EP by The Creatures
- Released: 25 September 1981
- Recorded: 25–27 May 1981
- Studio: London
- Genres: Post-punk, art rock
- Label: Polydor
- Producers: Siouxsie and Budgie

The Creatures chronology
|  | Wild Things (1981) | Feast (1983) |

Music video
- "Mad Eyed Screamer" on Dailymotion

Siouxsie chronology
| Juju Siouxsie and the Banshees (1981) | Wild Things (1981) | A Kiss in the Dreamhouse Siouxsie and the Banshees (1982) |

= Wild Things (EP) =

Wild Things is the first release by British duo the Creatures (singer Siouxsie Sioux and drummer Budgie). It was issued on 25 September 1981 by Polydor Records as two 7" single records in a "double-album" style card cover, and is usually referred to as an EP. It peaked on the UK Singles Chart at No. 24, and the pair performed "Mad Eyed Screamer" on Top of the Pops. The EP was entirely remastered in 1997 and reissued as part of the A Bestiary Of CD compilation – which was also released on Spotify.

Professional ratings
Review scores
| Source | Rating |
| AllMusic | link |

==History==
The initial idea for Wild Things, and the Creatures, came about during the rehearsal sessions for the Siouxsie and the Banshees album Juju. While bassist Steven Severin and guitarist John McGeoch took a break, Siouxsie and drummer Budgie created the song "But Not Them". Deciding that it was complete as a drum-and-voice piece, they left it as it was, and later recorded it with four more tracks to accompany it. Budgie used marimba as an instrument. The session was produced by Siouxsie and Budgie and engineered by Mike Hedges. The result was the Wild Things EP (so named by Severin, who upon hearing it, said it sounded like something the creatures in the book Where the Wild Things Are would have danced to on their island). The only cover version on the EP was the Troggs' "Wild Thing"; Siouxsie added extra angry lyrics to the original; "Wild thing, I think I hate you/but I wanna know for sure/so come on, hit me hard/I hate you". "So Unreal" drew inspiration from the novel The Stepford Wives by Ira Levin, and "Mad Eyed Screamer" from local characters met in Hyde Park, London. The duo incorporated the songs "But Not Them", "So Unreal" and "Thumb" into Banshees concerts for many years afterwards.

To be done:
1: According to the article on the Wild Things EP, who engineered the recording session?
2: Reproduce, word for word, the passage of the Wild Things article that opens with the words containing "Siouxsie chronology" and closes with "released on Spotify.".
3: Write the next part of the article on the Wild Things EP, beginning after its final sentence.

Recorded information:

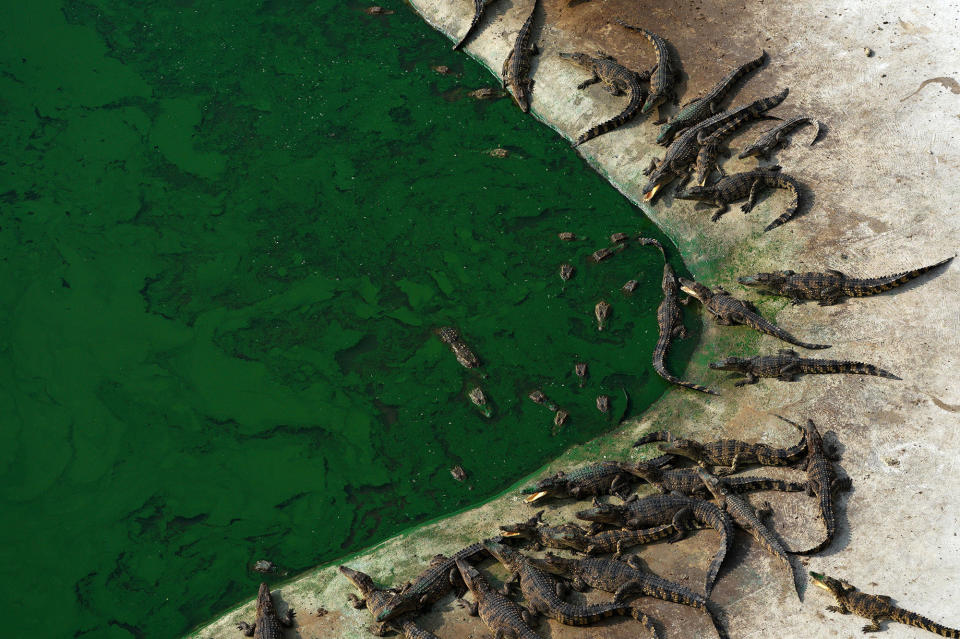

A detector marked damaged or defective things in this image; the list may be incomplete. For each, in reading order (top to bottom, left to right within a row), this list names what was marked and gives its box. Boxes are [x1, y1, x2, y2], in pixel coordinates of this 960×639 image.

Task-by-task results:
1: Mike Hedges engineered the session.

2:
Siouxsie chronology
| Juju Siouxsie and the Banshees (1981) | Wild Things (1981) | A Kiss in the Dreamhouse Siouxsie and the Banshees (1982) |

= Wild Things (EP) =

Wild Things is the first release by British duo the Creatures (singer Siouxsie Sioux and drummer Budgie). It was issued on 25 September 1981 by Polydor Records as two 7" single records in a "double-album" style card cover, and is usually referred to as an EP. It peaked on the UK Singles Chart at No. 24, and the pair performed "Mad Eyed Screamer" on Top of the Pops. The EP was entirely remastered in 1997 and reissued as part of the A Bestiary Of CD compilation – which was also released on Spotify.

3:
The erotic sleeve art featuring Siouxsie and Budgie half-naked under a shower was inspired by the pictures of Man Ray; the artwork caused some controversy. Another shoot, inspired by John Everett Millais's painting Ophelia, featured the singer naked under many flowers and shallow water.

==Critical reception==
Record Mirror called it "a surprise and a triumph... Several Siouxsie voices over Budgie's quite magnificent drums and percussion make up the entire fabric of the thing, but it never sounds sparse."

==Legacy==
Singer Kate Jackson of the Long Blondes rated "So Unreal" as one of her favourite tracks, saying: "Siouxsie [has got] sharp lyrics and staccato vocals. Budgie is one of the most interesting drummers in the world. He uses drum sounds melodically as well as rhythmically which makes this drum/vocal duo work. You can hear their passion for each other in these recordings, they are so alive, despite being so minimal".

David Cheal of the Financial Times wrote about the Creatures' rendition of "Wild Thing": "Perhaps the most striking of those 7,500-odd licensed recordings [of 'Wild Thing'] is [the Creatures version] on which Siouxsie's chilly multitracked vocals (at one point she chants, 'Wild thing, I think I hate you') are accompanied only by Budgie's tribal-sounding drums. It's a version that taps into the earthy, elemental spirit of the song, channelling those few minutes back in 1964 when Chip Taylor lost himself in the darkness of a New York studio".

In 2021, their rendition of "Wild Thing" was included in the end credits of the episode one "I Exist", in the Netflix series Brand New Cherry Flavor.

==Track listing==
All songs written and composed by Siouxsie and Budgie, except track 4 composed by Chip Taylor.
1. "Mad Eyed Screamer"
2. "So Unreal"
3. "But Not Them"
4. "Wild Thing"
5. "Thumb"

==Sources==
- The Creatures Biography Thecreatures.com. Biography written by drummer Budgie, April 2000.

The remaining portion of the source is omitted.